Mit welchen Problemen musstet Ihr Euch auseinandersetzen?

 

Ein heikles Thema war der Detailgrad der Karte: Während die einen sich mehr Informationen gewünscht haben, war für andere die reine Übersicht einer Stadt völlig ausreichend. Da eine adäquate Lösung zu finden, die beiden Seiten gerecht wird, war nicht einfach. Zudem gibt es auch noch keine international standardisierten taktilen Symbole für Karten.
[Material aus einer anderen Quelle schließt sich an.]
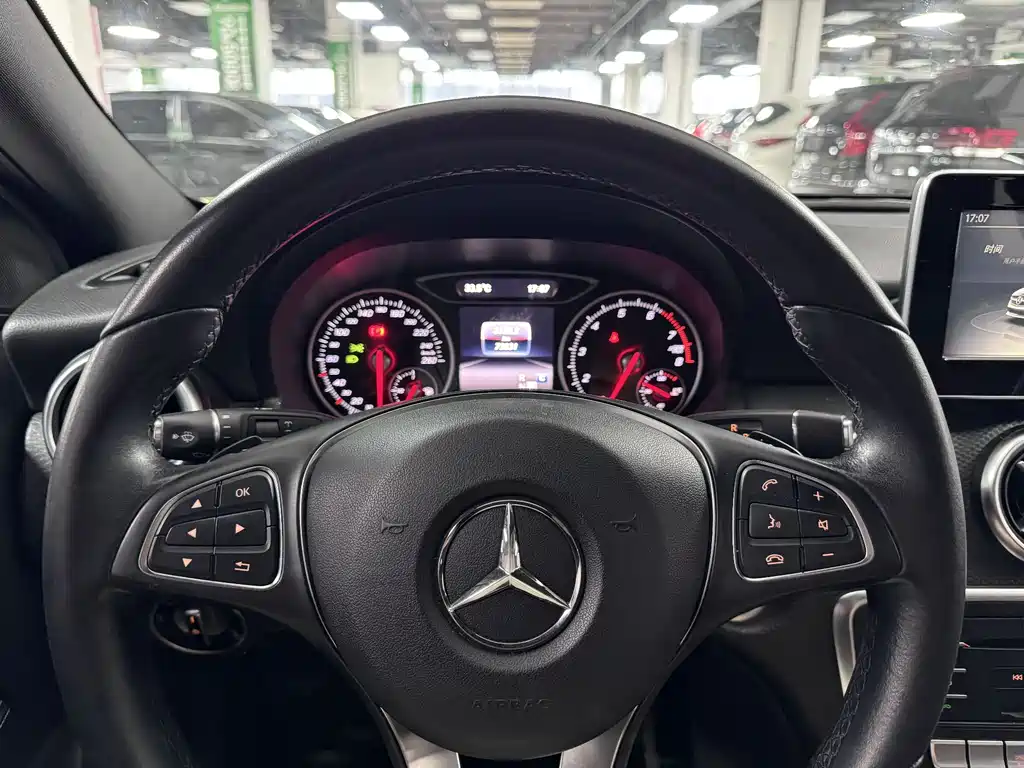 Mercedes-Benz A-Class 2016 — фото 10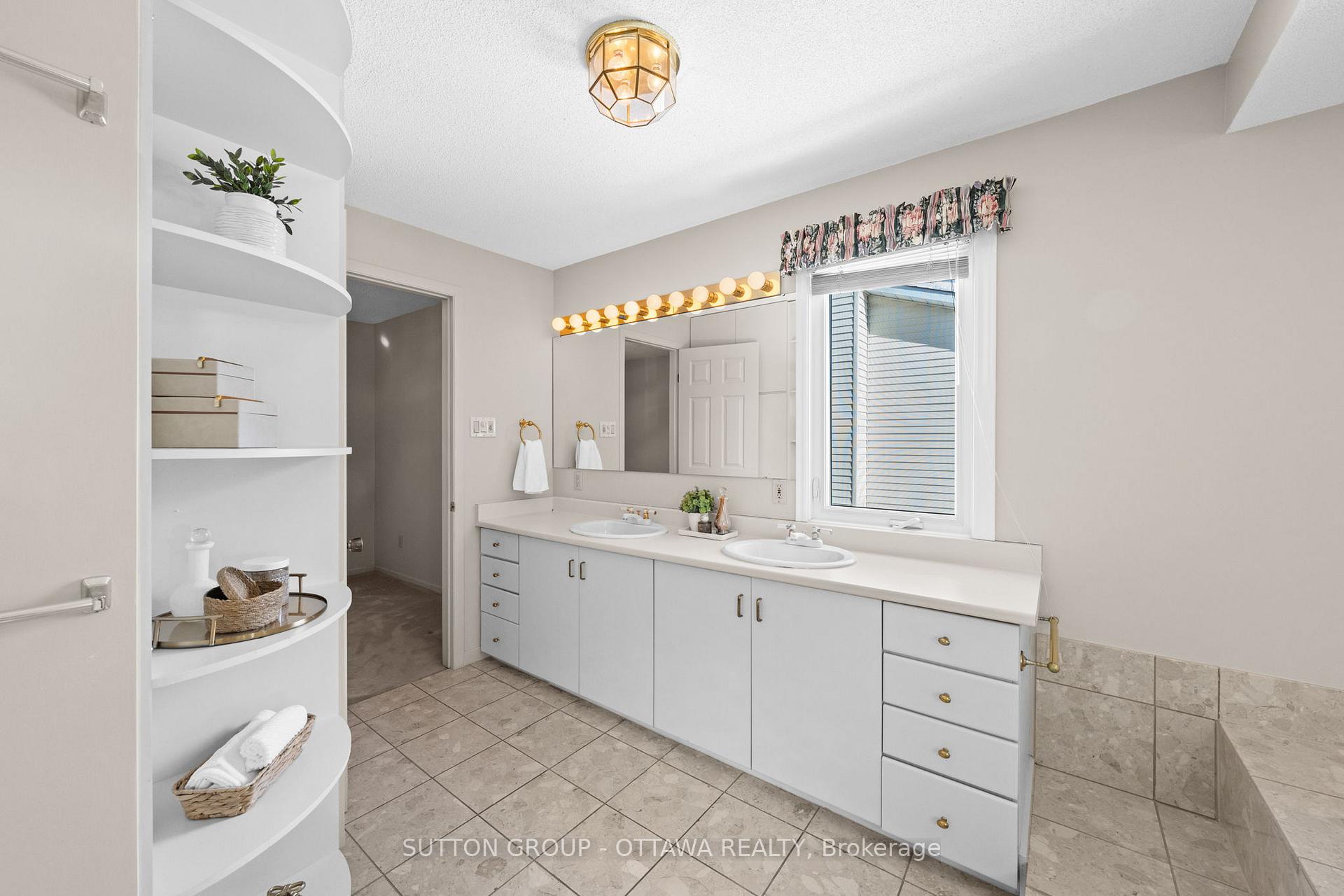 Photo 12 of 908 Chaleur Way, Ottawa, Convent Glen — HOMEH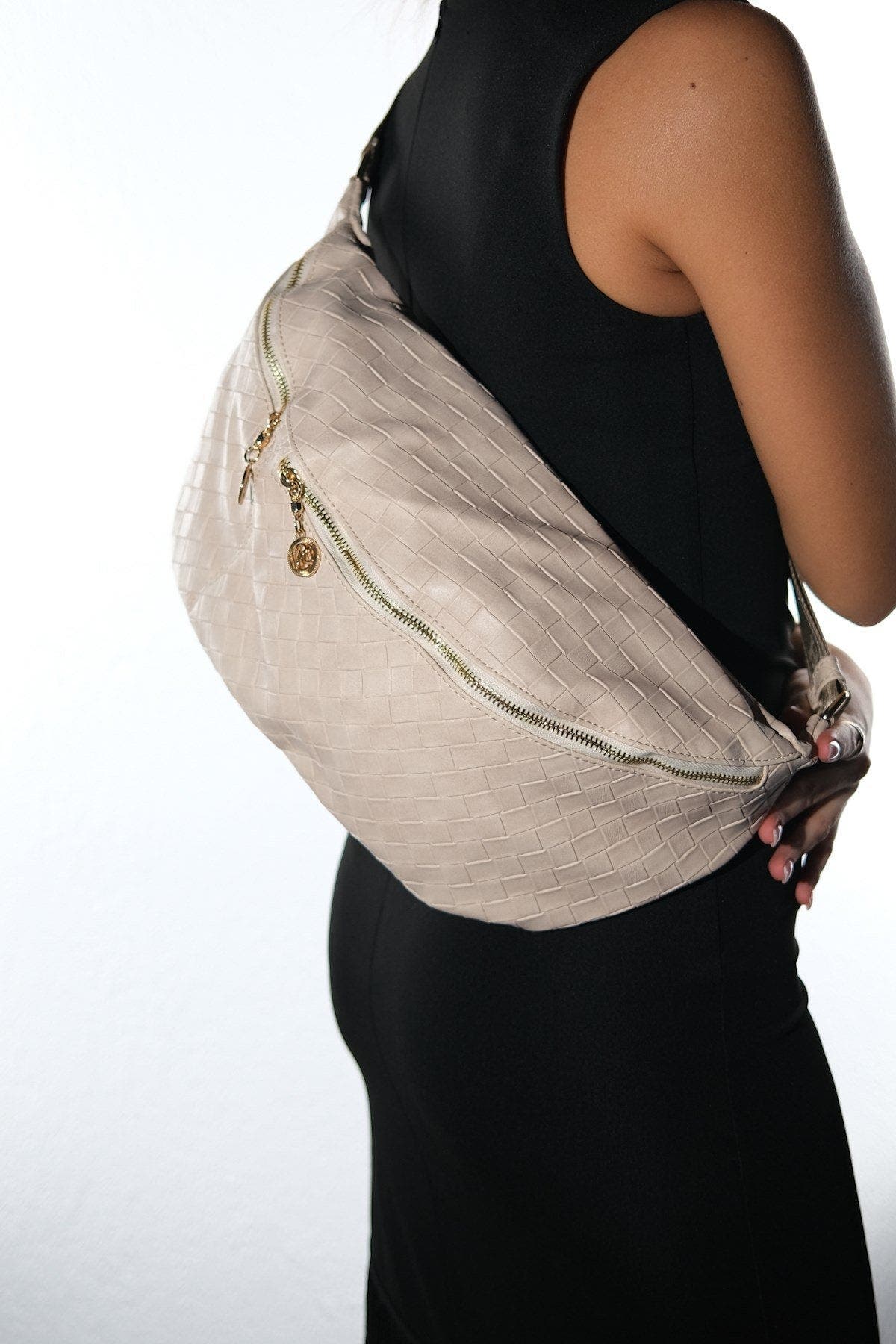 Prologue Shoes Venta Waist Bag, Alternate, color, Nude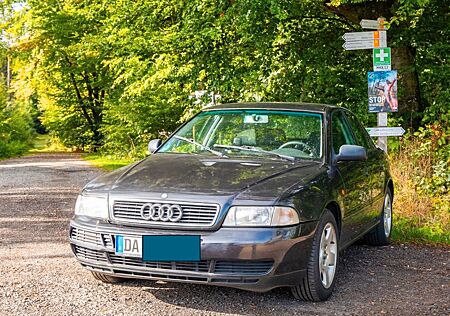 Audi A4 (Baujahr 1996) - zuverlässiger Klassiker
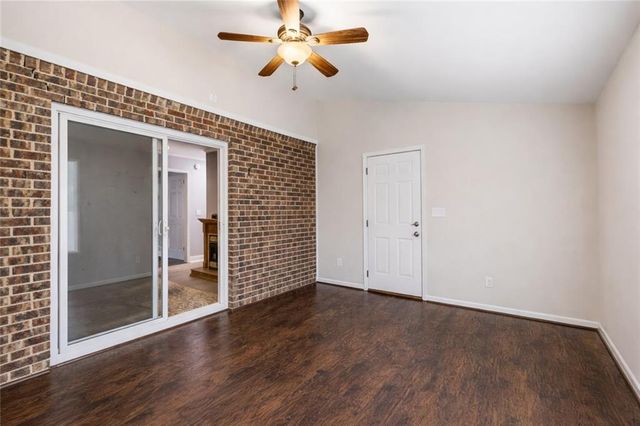 1373 Sanden Ferry Drive, Decatur, GA 30033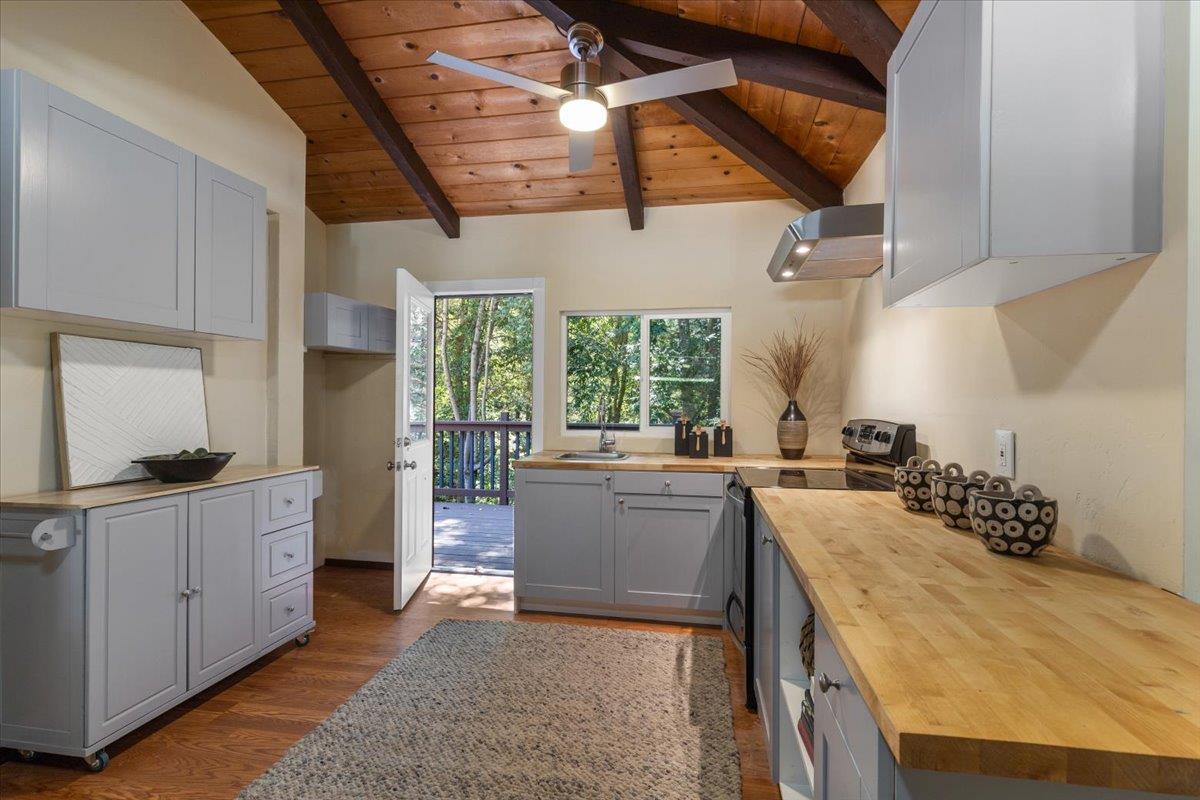 211 Hidden Lane Santa Cruz, CA 95060 - Photo 36 of 54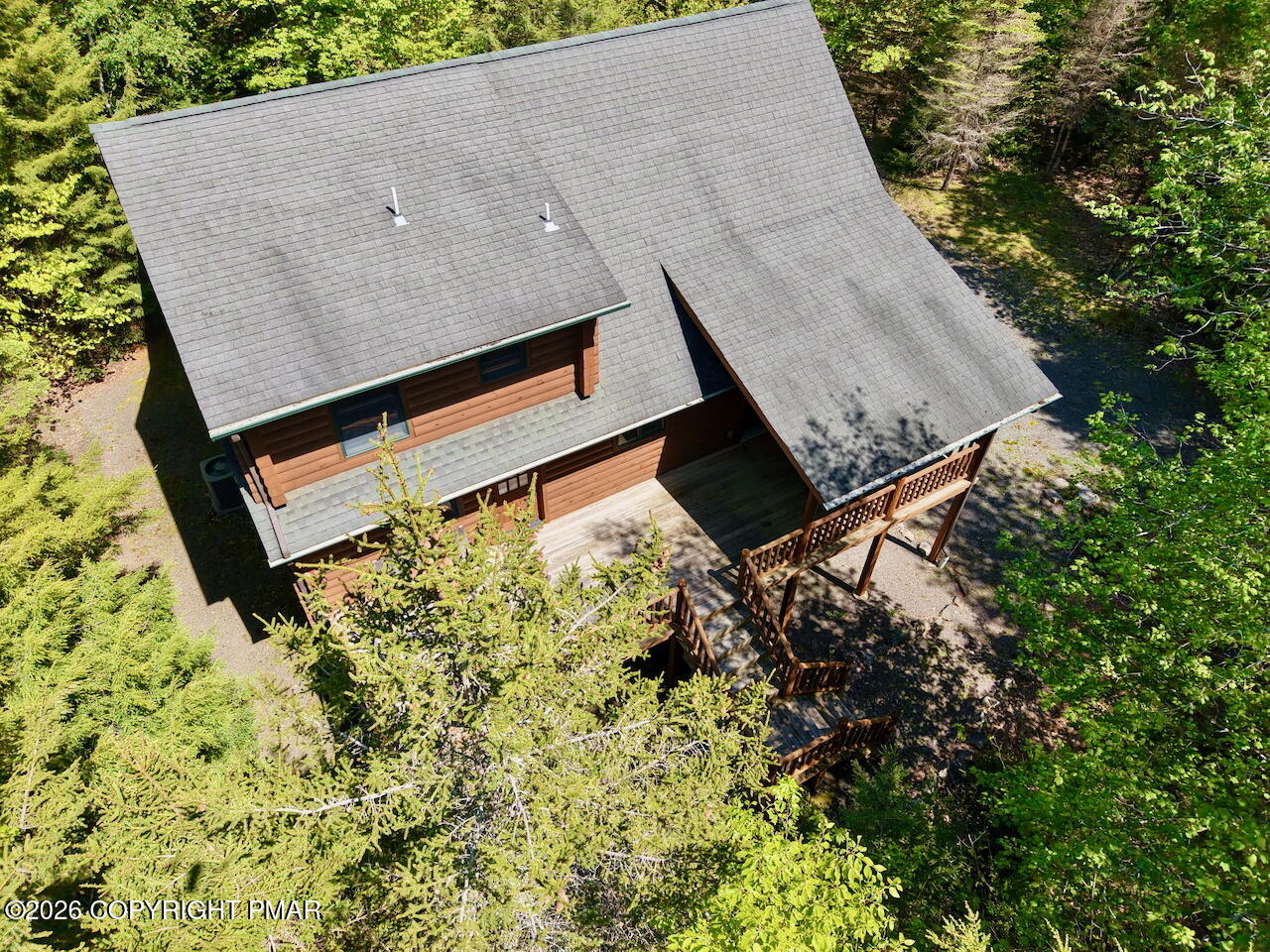 53 Hemlock Court Property Photo 16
Ein immer noch bestehendes Problem sind die integrierten Leitungen. Diese sind gerade für die faltbare Version bei permanentem Falten noch nicht widerstandsfähig und damit nicht langlebig genug.

 

 

Tracktile from Tracktile on Vimeo.

 

 

Wie lange hat die Entwicklung bisher gedauert? Wie lange plant Ihr noch daran zu arbeiten?

 

Die Entwicklungsphase betrug rund vier Monate, von der ersten Idee bis zur Präsentation in Redmond. Leider mussten wir aufgrund anderweitiger Verpflichtungen mit der Arbeit an Tracktile zunächst aussetzen. Geplant ist die Weiterentwicklung zu einem marktreifen Produkt, wann ist jedoch ungewiss.

 

 

Was genau hat es mit dem Namen Tracktile auf sich?

 

Track steht für Spur oder Fährte, aber auch für die Audiospuren, die mit der Karte abgerufen werden können. Tile ist die Bezeichnung für einen Ausschnitt aus einer Karte. Außerdem verweist der Name auf „tactile“ – taktil, den Tastsinn betreffend. Entstanden ist der Name spontan bei einem Feierabendspaziergang.